• _Task statement_:
Transcribe exactly the lines from the one containing "แหวนเงินแท้ เพชรสังเคราะห์ ชุบทองคำขาว" through the end of the data, both included. Leave out pictures.

• _Supplied data_:
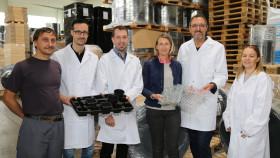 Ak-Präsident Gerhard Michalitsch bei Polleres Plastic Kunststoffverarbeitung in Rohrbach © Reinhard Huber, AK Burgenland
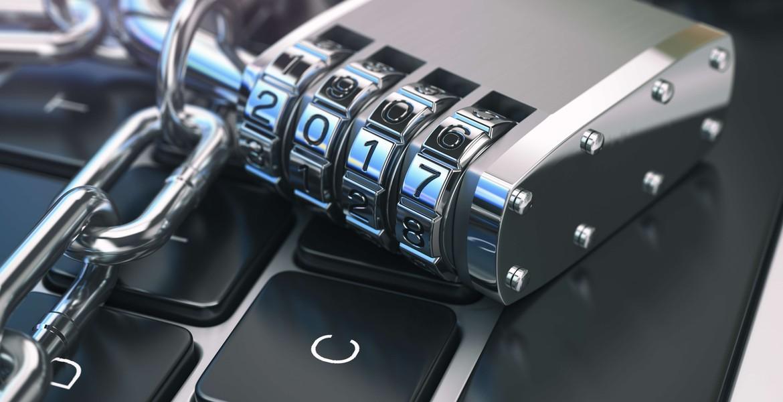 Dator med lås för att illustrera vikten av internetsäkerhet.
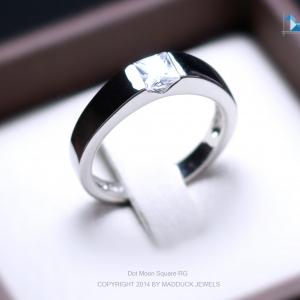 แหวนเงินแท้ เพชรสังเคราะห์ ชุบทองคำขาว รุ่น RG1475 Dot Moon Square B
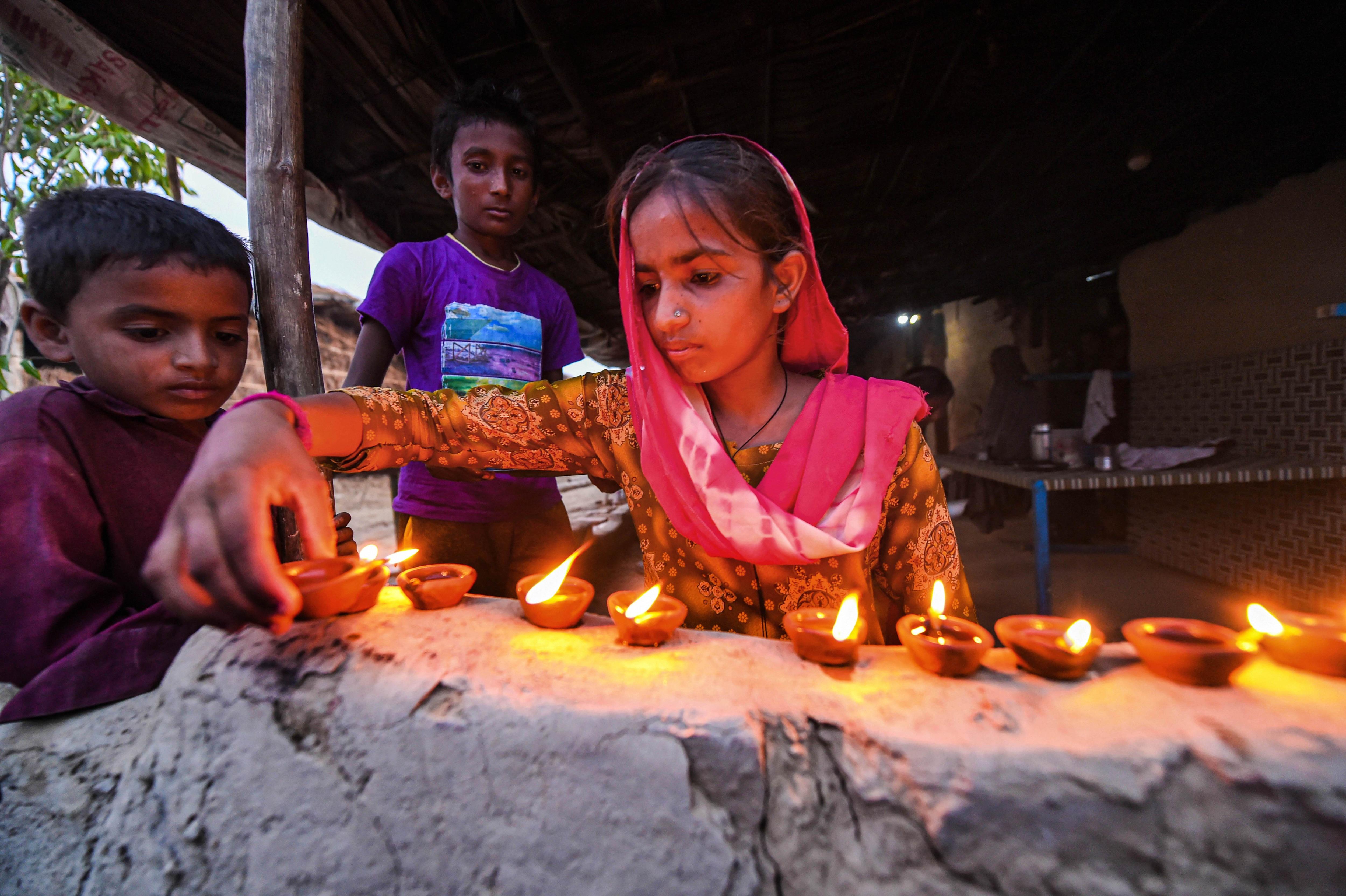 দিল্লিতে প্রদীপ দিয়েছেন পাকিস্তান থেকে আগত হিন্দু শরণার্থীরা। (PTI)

• _Answer section_:
 แหวนเงินแท้ เพชรสังเคราะห์ ชุบทองคำขาว รุ่น RG1475 Dot Moon Square B
 দিল্লিতে প্রদীপ দিয়েছেন পাকিস্তান থেকে আগত হিন্দু শরণার্থীরা। (PTI)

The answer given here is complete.